| Your tasks |
1. Decide whether each statement agrees with the Smart Specs passage. Answer yes or no, and quote the words from the passage that decide it.
(a) The U.K. study lends the glasses to 300 people for four weeks at a time.
(b) The battery pack powers the system for up to twelve hours at a time.
(c) The previous prototype connected the glasses to a smartphone.
2. Reproduce word for word the portion of the Smart Specs passage from "VA-ST’s Smart Specs can" up to and including "look completely black.".
3. Continue the Smart Specs passage, starting right after its last sentence.

| Extract |

##########

Most people who are classified as legally blind actually retain some vision, but may not be able to pick out faces and obstacles, particularly in low light. Because of this, Hicks believes that his device, called Smart Specs, could make it easier for some people with sight impairment to explore their surroundings.

“This helps identify nearby things and really make them stand out,” he says.

A prototype of VA-ST’s Smart Specs, which use augmented reality to help legally blind people see people and shapes more easily.

In June, VA-ST began a study in the U.K. through which it’s loaning out prototypes of its glasses and an attached controller box to 300 people with eye conditions like macular degeneration, glaucoma, and retinitis pigmentosa for four weeks at a time. Since the box can record which settings study participants use and when, along with motion data from a built-in accelerometer, researchers will be able to see how people with different vision problems use the glasses in daily life.

VA-ST hopes to begin selling a version of its setup early next year, Hicks says, for under $1,000.

The current version of the Smart Specs consists of a bulky, shiny plastic headset that includes a pair of Epson Moverio augmented-reality glasses as its display, along with an Asus gadget that combines a depth camera and a regular color camera. The chunky eyewear straps around the wearer’s head, and connects to a slim box with several knobs on its side that users have to carry around, too—the box contains an Android-running computer that runs the image processing for the glasses, along with a battery pack that powers the system for up to eight hours at a time. It’s impossible to ignore, but smaller than the previous prototype, which tethered the glasses to a laptop computer.

VA-ST’s Smart Specs can be used to show a regular color view of the world, or a range of black-and-white, high-contrast views.

The regular camera in the Asus device captures your surroundings, while the depth camera determines the distance to each object and surface. Software running on the computer in the control box uses the depth measurements to figure out what to highlight and what to ignore. If a woman stands about 10 feet in front of you, VA-ST’s software will give her body an animated, exaggerated look according to the setting you’re using—making her appear black and white with a white outline and just a few major facial features like glasses, her nose, and mouth, for instance—while other people and objects that are a bit farther out will appear gray, and the background will look completely black.

##########

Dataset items
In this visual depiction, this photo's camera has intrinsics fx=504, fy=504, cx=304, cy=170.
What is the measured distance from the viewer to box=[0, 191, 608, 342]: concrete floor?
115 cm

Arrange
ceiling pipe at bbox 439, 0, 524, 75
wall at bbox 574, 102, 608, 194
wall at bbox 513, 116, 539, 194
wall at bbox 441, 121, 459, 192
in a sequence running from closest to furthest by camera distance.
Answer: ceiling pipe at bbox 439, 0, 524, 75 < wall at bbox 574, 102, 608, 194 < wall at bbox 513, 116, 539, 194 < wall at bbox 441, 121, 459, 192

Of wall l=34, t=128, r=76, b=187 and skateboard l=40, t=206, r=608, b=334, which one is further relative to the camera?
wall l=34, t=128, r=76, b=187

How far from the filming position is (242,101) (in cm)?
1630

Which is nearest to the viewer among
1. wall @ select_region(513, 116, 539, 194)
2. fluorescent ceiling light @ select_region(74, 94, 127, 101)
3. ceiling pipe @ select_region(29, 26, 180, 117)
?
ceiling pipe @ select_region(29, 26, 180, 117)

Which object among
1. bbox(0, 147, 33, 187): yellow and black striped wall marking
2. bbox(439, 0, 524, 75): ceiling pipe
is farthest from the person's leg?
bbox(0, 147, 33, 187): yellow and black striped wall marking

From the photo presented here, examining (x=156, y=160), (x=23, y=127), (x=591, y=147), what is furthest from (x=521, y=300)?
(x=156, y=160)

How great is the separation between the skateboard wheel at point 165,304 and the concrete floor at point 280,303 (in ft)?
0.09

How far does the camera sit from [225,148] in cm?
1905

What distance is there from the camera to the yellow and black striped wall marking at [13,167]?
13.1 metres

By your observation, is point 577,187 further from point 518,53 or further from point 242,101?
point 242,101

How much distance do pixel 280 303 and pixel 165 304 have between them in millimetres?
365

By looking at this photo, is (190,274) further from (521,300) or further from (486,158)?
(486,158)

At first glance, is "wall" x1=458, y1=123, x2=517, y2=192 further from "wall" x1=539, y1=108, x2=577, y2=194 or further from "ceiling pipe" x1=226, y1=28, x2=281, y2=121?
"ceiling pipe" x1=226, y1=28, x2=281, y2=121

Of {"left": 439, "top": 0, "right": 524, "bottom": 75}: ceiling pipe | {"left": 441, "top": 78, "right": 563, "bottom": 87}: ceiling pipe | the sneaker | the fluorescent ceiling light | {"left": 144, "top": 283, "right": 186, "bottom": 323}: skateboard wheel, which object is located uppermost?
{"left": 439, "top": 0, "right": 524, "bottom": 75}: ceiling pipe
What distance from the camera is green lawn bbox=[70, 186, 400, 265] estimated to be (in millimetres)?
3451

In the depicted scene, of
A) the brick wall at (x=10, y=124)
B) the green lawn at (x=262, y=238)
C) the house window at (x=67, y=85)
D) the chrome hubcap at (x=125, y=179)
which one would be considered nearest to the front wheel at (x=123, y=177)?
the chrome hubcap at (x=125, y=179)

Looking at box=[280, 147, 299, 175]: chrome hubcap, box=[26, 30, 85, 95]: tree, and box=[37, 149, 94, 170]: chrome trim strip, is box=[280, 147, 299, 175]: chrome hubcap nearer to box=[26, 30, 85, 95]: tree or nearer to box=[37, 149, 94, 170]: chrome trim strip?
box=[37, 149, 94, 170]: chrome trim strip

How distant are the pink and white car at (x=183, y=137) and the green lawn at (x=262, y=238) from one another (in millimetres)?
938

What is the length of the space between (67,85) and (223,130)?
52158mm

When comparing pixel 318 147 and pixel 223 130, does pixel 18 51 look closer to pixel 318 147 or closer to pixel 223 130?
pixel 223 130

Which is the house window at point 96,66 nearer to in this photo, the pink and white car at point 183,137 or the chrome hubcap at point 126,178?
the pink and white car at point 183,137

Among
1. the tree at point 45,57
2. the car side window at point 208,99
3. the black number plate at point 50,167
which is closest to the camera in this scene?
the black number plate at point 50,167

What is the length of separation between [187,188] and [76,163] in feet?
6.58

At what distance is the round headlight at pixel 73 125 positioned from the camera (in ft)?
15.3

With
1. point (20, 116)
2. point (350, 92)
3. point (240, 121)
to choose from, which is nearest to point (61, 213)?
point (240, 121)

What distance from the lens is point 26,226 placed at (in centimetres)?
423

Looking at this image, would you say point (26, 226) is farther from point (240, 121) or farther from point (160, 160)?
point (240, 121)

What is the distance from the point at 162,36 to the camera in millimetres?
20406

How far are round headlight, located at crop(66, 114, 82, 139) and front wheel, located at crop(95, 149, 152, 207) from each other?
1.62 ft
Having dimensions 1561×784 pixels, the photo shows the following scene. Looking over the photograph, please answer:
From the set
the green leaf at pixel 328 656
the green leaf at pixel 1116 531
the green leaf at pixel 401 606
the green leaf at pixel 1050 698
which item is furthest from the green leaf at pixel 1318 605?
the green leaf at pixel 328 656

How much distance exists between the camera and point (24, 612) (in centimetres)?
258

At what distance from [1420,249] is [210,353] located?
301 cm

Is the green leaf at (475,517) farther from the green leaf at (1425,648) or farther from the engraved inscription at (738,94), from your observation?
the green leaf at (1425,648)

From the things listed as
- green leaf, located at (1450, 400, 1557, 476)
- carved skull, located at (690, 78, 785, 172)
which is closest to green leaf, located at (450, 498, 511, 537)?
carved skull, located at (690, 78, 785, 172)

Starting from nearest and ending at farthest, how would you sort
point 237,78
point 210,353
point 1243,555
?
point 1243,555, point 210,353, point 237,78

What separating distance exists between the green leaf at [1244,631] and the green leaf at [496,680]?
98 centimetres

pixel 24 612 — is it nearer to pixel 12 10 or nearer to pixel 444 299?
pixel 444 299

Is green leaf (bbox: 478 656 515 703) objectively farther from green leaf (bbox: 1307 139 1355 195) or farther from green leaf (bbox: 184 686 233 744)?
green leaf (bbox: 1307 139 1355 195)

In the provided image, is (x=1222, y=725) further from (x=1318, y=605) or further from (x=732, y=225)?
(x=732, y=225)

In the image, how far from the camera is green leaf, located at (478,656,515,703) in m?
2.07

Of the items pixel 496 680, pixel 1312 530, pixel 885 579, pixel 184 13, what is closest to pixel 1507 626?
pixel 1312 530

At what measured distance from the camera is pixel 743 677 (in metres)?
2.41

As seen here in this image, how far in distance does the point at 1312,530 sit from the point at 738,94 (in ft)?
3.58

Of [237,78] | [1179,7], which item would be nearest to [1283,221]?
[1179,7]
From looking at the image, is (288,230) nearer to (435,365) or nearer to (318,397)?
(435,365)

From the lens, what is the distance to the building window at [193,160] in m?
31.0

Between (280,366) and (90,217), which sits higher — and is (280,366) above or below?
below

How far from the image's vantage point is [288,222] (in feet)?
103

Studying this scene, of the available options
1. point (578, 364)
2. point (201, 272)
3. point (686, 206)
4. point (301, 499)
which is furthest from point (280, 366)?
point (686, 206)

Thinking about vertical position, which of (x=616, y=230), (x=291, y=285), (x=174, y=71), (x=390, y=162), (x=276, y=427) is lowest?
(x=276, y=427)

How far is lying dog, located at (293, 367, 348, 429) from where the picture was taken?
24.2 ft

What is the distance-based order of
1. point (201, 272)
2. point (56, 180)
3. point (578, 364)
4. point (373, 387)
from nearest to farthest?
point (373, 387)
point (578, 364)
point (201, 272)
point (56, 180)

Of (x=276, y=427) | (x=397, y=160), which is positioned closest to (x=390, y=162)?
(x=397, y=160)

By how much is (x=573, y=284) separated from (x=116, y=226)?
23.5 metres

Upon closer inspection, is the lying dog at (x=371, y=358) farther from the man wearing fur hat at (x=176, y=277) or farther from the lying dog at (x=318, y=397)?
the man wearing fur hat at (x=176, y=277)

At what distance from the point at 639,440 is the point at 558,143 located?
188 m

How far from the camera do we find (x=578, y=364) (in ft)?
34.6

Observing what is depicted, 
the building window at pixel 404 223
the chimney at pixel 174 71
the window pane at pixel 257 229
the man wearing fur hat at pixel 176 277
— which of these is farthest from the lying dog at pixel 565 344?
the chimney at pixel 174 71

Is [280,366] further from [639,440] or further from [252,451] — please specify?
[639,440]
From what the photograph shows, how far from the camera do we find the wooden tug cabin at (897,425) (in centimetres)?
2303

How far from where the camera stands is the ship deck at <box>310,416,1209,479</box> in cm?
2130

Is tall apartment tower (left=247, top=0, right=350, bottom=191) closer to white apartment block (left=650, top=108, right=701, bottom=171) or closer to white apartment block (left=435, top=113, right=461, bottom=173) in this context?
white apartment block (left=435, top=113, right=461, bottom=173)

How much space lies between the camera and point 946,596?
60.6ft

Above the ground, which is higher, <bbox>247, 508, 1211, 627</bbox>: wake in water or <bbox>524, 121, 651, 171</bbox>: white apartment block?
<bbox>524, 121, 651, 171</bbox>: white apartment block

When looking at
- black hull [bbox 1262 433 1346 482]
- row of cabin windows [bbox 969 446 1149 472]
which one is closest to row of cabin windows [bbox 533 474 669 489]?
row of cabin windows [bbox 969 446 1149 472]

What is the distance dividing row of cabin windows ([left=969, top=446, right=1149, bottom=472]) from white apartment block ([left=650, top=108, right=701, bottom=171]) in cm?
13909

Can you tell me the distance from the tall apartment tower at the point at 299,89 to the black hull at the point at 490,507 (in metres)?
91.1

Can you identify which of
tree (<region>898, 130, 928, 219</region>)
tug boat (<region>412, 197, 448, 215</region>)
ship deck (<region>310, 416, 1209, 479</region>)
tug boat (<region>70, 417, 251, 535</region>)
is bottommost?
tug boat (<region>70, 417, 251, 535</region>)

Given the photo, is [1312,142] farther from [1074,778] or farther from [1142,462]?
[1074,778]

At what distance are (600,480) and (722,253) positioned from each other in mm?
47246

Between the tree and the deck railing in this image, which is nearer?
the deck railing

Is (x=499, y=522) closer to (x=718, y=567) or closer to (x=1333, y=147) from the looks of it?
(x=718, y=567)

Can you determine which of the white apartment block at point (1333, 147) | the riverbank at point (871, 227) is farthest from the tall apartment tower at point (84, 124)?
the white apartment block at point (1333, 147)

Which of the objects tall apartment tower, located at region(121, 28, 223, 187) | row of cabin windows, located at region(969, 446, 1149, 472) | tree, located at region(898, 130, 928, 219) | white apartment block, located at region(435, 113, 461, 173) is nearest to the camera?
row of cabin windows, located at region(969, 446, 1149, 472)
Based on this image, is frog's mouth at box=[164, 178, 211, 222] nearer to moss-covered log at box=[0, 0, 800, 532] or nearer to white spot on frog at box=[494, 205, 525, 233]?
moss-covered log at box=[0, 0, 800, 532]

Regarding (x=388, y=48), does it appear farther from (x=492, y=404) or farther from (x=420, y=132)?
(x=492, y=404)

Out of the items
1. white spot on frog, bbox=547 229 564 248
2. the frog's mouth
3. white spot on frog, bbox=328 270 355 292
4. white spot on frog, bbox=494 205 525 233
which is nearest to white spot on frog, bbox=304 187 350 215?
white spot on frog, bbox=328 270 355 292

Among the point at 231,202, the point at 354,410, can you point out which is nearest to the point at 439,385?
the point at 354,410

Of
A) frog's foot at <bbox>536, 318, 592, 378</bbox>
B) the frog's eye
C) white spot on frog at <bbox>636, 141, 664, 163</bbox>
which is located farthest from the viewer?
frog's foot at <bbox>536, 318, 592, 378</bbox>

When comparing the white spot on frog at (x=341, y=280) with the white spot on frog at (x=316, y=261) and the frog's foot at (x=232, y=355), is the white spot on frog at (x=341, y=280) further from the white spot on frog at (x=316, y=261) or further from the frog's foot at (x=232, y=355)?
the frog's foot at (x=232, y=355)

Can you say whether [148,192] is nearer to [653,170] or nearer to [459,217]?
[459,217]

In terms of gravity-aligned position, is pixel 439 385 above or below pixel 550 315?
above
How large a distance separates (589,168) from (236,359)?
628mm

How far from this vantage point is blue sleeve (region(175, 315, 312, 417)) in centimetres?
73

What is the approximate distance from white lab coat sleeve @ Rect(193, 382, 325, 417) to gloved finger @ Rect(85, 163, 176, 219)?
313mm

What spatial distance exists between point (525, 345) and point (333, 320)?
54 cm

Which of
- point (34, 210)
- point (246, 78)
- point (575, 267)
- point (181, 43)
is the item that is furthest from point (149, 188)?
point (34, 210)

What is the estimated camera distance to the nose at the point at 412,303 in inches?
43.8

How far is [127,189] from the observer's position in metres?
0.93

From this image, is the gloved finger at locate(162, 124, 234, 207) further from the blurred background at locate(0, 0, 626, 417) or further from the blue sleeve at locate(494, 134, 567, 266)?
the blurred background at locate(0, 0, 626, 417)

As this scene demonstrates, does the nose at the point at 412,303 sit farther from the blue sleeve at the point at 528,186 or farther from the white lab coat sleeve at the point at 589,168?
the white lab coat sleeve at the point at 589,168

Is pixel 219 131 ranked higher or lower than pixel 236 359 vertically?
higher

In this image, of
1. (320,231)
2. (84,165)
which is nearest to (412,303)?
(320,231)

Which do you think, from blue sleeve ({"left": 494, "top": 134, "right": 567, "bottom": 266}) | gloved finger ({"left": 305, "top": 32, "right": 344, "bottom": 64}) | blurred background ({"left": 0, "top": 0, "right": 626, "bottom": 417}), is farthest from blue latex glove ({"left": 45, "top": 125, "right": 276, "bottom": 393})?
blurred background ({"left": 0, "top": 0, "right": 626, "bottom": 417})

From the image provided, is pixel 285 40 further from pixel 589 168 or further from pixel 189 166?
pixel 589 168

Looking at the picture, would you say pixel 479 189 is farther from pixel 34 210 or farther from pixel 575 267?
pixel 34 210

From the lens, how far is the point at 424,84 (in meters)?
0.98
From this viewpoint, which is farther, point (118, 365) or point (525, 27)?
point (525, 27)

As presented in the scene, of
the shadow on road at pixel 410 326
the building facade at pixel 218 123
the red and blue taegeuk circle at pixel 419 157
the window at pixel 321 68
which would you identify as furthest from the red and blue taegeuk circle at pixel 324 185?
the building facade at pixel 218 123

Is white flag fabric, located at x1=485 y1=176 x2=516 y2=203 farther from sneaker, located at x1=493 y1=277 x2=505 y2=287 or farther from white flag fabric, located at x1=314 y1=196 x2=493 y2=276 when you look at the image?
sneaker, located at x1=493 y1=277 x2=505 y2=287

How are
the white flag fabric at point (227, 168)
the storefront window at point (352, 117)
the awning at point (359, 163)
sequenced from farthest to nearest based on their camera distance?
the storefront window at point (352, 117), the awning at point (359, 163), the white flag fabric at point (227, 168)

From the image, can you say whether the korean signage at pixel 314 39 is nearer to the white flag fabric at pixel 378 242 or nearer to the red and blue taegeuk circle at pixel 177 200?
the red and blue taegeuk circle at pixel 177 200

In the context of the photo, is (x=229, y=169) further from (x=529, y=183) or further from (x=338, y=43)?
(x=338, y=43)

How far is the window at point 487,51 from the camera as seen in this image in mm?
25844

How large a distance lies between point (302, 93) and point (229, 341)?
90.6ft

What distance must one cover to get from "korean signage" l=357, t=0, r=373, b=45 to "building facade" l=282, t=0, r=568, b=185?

##########

| Answers by task |
1.
(a) Yes: "to 300 people with eye conditions like macular degeneration, glaucoma, and retinitis pigmentosa for four weeks at a time"
(b) No: "powers the system for up to eight hours at a time"
(c) No: "tethered the glasses to a laptop computer"

2.
VA-ST’s Smart Specs can be used to show a regular color view of the world, or a range of black-and-white, high-contrast views.

The regular camera in the Asus device captures your surroundings, while the depth camera determines the distance to each object and surface. Software running on the computer in the control box uses the depth measurements to figure out what to highlight and what to ignore. If a woman stands about 10 feet in front of you, VA-ST’s software will give her body an animated, exaggerated look according to the setting you’re using—making her appear black and white with a white outline and just a few major facial features like glasses, her nose, and mouth, for instance—while other people and objects that are a bit farther out will appear gray, and the background will look completely black.

3.
“Walking into a restaurant or a bar, the lighting changes so dramatically that no one can see at all,” Hicks says. “This would help highlight chairs.”

I tried out Smart Specs during a technology conference in Santa Clara, California, this month. As a person with normal vision, viewing the world through VA-ST’s lenses is like being inside a minimalist animated film; Hicks compares it to Richard Linklater’s trippy animated film Waking Life, which employs a form of drawing atop live-action film footage known as rotoscoping.

Staring at Hicks, I saw him in black and white, with simple features and the plaid of his shirt reduced to a simple criss-cross pattern. Other people standing in the distance appeared as black figures with white outlines.

Hicks says one of the biggest challenges now is getting long-range depth cameras that can work well with his glasses, which require a range of about 15 feet.

James Weiland, a professor of ophthalmology and biomedical engineering at the University of Southern California who is working on a head-worn wearable visual aid, says Smart Specs look potentially useful to people with low vision. He points out, however, that there may be important visual information in the background that VA-ST’s technology wouldn’t show unless you’re close to it, such as doors.

Smart Specs may also need to get a lot more lightweight and, perhaps, better looking.

“Some will accept it because of the benefit it provides,” Weiland says. “But some will say, ‘I don’t like to look like I have a big thing on my head.’ ”

Hicks agrees; he says he’d like to shrink them down “to make them look much more normal.”